As the eminent psychologist Carl Jung stated, “Until the unconscious becomes conscious, the subconscious will direct your life and you will call it destiny.” In other words, to heal our relationships as a couple, we must first heal the relationship with ourselves.
Emotional Mirror: How Relationships Reveal Our True Essence
By exploring biodecoding and its focus on interpersonal relationships, we can begin to see our own stories reflected in those of our partners. In doing so, we found a valuable opportunity for personal growth and healing.
The path to achieving it can be painful as it often involves facing the darkest and most challenging parts of our own psyche but the potential for transformation and self-understanding is immense.
Finally, as we embark on this journey of self-discovery, it’s worth remembering that every step we take toward the awareness of our unconscious is a step toward greater freedom.
As our emotional wounds come to light and begin to heal, our relationships can become deeper and more meaningful. And as we become more aware of our own unconscious programs, we can begin to make healthier and more satisfying choices in our lives and relationships.
Therefore, while the statement that “the unconscious always chooses the mirror image of oneself” may seem daunting at first, it is a promise of growth and transformation.
By accepting this mirror and facing what it reflects, we can not only change our relationships but also the way we see and understand ourselves. As a result, we are free to create healthier and more satisfying relationships and in doing so, build a more authentic and rewarding life.
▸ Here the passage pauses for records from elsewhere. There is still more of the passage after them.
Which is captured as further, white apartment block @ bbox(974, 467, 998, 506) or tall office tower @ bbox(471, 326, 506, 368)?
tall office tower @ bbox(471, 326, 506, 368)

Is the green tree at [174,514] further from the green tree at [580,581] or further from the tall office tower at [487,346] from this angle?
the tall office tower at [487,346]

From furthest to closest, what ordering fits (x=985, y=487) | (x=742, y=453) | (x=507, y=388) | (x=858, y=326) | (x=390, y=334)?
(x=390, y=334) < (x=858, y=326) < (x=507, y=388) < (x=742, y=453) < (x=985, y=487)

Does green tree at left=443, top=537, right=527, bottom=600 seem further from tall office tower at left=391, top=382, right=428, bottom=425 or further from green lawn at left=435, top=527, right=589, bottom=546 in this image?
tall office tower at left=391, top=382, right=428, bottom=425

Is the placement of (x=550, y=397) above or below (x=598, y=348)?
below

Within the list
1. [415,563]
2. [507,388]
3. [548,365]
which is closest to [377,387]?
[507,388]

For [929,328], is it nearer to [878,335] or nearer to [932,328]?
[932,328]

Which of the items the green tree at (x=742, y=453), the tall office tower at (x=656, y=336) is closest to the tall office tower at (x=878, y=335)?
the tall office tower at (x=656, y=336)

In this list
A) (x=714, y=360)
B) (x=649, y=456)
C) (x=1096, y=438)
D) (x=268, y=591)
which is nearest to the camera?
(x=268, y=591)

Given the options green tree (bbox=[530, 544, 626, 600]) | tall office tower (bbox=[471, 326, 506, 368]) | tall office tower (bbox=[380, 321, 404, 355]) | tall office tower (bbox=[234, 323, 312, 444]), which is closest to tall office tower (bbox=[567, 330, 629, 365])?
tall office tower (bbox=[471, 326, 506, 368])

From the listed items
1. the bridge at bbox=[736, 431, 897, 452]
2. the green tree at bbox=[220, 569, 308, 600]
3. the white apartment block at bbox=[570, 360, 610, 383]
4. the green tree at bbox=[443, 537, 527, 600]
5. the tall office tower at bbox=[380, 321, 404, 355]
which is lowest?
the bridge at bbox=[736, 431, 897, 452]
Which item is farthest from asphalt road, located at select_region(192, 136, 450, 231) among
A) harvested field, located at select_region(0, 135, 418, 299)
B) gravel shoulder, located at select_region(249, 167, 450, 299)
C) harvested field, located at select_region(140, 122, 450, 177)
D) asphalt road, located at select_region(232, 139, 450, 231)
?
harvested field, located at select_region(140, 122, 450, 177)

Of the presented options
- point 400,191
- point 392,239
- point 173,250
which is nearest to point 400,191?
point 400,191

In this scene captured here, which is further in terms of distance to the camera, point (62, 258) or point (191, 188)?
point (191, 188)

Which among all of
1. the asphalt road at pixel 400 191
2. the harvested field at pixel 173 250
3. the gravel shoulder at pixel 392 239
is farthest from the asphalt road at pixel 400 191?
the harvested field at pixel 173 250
Ultimately, the destination we call often is simply the reflection of our own choices and actions, and with the awareness and willingness to change, we can take charge of our own emotional journey.
This article is based on Enric Corbera, an internationally recognized psychologist and thinker, who is the creator of the Bioneuroemotion® method and founder of the Enric Corbera Institute. In the last decade, it has trained more than 50,000 people in emotional management and personal well-being. He is the author of several successful books and has more than 3 million followers on social networks.